# Data for processing start
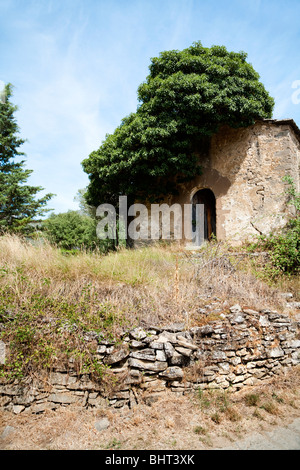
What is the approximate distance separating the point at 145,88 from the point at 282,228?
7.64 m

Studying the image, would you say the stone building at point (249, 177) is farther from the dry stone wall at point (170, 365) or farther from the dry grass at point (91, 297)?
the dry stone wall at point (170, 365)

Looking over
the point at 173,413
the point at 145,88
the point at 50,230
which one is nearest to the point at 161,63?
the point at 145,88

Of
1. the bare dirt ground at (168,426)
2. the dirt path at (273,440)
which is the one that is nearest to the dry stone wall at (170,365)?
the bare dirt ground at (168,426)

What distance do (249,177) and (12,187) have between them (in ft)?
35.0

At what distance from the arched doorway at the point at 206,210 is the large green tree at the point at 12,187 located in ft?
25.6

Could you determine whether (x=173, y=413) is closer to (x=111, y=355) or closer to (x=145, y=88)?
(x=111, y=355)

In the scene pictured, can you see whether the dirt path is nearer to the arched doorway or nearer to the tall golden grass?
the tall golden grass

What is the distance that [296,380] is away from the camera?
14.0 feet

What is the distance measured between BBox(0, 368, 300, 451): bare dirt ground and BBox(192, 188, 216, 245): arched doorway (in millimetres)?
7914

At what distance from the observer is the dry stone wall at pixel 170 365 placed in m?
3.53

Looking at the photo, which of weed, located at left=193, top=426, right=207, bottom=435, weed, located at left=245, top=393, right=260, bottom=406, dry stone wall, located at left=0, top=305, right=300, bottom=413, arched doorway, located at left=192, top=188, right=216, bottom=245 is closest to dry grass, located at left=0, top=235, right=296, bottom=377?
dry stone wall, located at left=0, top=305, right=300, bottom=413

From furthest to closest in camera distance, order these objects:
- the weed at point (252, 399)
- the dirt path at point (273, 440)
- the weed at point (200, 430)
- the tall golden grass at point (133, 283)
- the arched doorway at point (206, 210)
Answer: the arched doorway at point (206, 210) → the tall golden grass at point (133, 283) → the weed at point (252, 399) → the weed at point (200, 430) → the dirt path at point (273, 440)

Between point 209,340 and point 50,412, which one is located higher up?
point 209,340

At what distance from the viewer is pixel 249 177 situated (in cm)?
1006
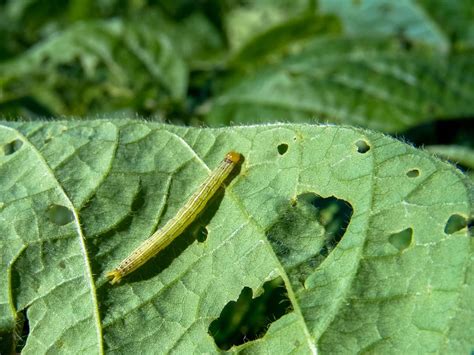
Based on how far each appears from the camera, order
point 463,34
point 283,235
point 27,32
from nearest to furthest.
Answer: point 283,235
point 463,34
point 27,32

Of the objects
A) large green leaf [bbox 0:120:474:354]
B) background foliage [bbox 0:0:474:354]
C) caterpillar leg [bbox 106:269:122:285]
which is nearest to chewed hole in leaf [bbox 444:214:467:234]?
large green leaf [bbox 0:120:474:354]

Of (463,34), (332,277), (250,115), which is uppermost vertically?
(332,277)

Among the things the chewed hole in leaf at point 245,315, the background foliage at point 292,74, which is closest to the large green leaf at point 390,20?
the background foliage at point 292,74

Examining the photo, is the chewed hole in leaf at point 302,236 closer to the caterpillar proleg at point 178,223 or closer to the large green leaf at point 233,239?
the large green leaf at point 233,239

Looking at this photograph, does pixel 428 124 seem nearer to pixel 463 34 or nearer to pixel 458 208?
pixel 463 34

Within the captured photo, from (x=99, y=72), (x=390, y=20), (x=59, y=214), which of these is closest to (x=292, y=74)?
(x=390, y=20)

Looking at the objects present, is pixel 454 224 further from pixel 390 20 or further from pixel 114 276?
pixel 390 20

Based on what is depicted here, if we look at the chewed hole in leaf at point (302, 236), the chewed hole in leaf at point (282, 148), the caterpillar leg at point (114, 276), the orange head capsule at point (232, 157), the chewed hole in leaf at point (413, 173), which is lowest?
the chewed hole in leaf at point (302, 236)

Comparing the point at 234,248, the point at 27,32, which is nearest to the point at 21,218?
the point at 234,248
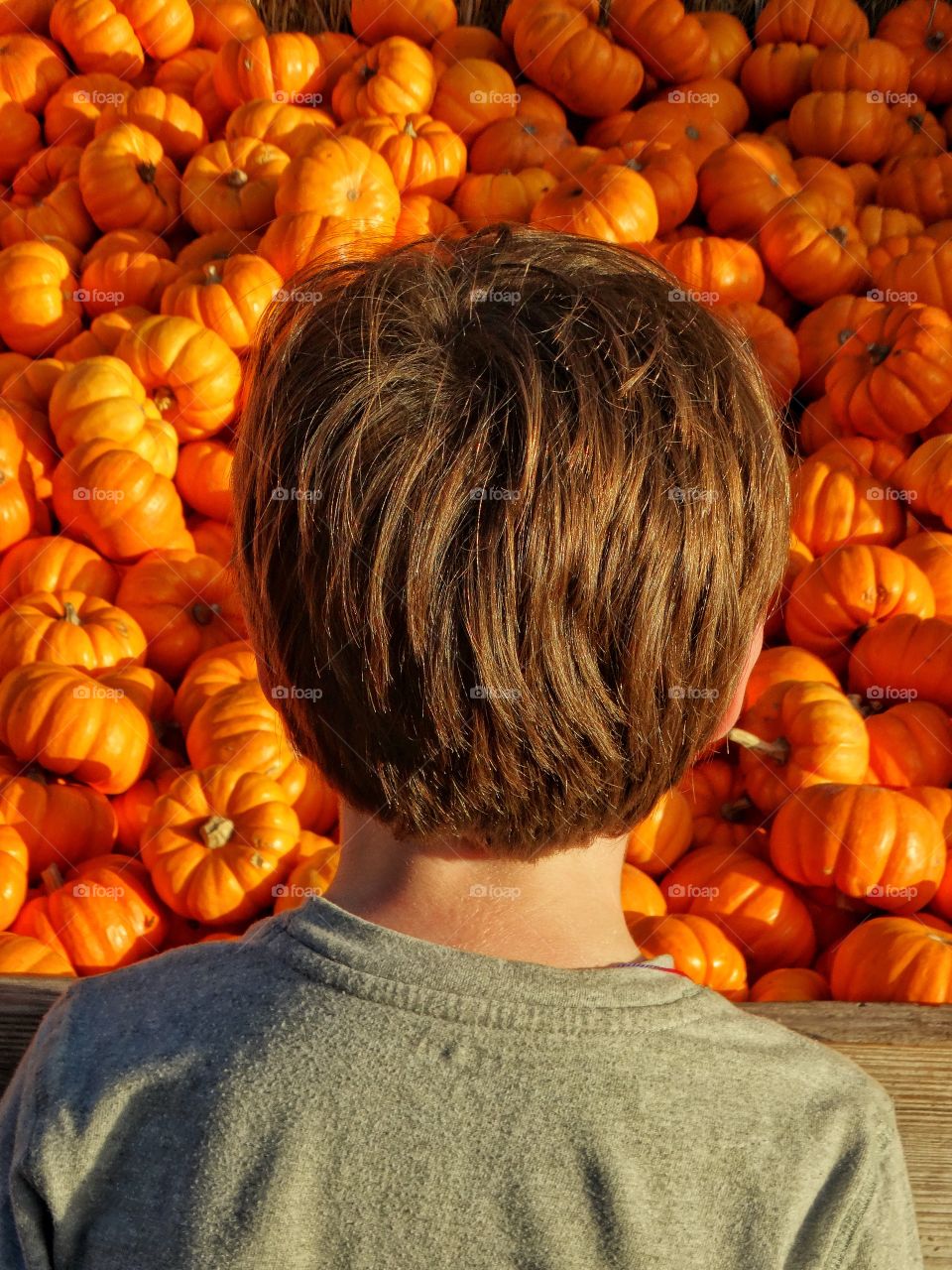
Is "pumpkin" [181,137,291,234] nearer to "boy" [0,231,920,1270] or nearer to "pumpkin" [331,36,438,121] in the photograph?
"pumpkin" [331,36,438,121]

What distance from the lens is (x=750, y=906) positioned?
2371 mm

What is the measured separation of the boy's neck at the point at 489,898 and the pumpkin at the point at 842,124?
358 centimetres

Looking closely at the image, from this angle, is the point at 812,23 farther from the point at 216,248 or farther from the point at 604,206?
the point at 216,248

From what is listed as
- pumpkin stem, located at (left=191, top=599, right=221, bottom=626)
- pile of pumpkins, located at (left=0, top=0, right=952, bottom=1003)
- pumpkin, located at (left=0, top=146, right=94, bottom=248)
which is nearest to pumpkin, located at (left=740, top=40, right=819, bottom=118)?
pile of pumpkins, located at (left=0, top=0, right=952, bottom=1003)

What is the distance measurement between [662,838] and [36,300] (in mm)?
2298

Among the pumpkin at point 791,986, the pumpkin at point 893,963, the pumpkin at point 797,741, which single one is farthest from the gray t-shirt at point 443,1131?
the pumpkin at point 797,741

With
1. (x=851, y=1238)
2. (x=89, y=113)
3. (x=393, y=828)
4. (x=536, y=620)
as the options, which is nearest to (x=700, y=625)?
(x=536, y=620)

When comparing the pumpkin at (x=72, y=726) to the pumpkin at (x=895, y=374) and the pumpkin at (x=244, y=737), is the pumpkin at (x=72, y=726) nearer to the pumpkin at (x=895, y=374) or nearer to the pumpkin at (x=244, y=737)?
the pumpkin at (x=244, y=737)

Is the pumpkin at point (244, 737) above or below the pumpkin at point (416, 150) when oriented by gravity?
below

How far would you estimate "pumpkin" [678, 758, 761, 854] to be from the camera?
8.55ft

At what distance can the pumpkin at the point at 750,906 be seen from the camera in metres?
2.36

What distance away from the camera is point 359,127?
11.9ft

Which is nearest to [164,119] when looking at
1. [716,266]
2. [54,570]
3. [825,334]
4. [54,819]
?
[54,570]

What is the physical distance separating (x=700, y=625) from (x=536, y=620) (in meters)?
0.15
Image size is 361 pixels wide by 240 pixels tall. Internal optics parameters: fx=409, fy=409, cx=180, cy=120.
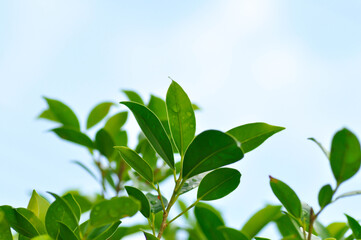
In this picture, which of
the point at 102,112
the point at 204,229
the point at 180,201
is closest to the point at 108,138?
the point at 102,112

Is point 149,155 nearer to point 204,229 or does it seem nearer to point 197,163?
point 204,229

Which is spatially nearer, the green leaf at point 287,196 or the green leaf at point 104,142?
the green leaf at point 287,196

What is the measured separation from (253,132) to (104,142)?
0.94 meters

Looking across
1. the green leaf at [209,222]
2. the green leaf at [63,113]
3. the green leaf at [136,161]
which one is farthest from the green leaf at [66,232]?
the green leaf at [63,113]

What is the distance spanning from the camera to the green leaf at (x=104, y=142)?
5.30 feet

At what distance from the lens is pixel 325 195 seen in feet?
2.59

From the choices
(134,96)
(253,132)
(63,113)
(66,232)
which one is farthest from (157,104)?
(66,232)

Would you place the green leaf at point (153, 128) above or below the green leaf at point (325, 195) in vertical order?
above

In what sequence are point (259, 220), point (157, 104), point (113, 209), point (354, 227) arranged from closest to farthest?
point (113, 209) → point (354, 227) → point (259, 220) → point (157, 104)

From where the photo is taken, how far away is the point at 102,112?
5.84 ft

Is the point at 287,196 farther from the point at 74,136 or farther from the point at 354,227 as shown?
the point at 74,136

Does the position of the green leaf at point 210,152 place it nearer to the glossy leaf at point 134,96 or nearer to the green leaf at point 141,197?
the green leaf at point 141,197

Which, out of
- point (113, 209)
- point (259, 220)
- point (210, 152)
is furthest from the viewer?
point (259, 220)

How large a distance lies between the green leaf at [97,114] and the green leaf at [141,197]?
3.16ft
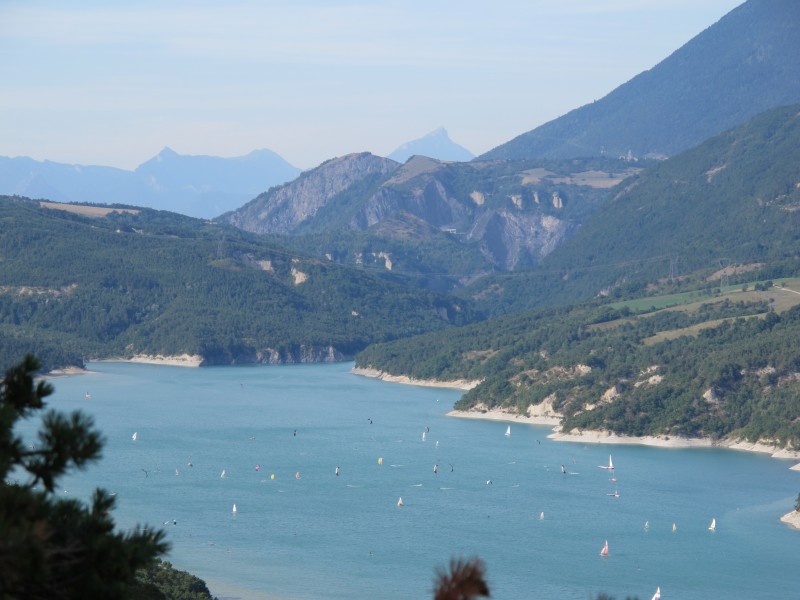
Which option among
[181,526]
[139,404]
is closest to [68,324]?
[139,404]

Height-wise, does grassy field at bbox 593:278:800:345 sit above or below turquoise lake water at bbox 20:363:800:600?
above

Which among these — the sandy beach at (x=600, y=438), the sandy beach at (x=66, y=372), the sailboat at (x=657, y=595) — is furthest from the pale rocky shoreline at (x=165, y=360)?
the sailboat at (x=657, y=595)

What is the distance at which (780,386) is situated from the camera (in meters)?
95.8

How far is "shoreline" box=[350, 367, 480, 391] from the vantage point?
# Data for processing end
**Exercise:** Copy out the stretch of lines from the one containing "Which among these" through the end of the lines, word for word.

**Correct response:**
Which among these — the sandy beach at (x=600, y=438), the sandy beach at (x=66, y=372), the sailboat at (x=657, y=595) — is furthest from the pale rocky shoreline at (x=165, y=360)?
the sailboat at (x=657, y=595)

What is the distance at which (780,386) is situated from the camera (in meters)?
95.8

How far is "shoreline" box=[350, 367, 480, 391] from the vantage point?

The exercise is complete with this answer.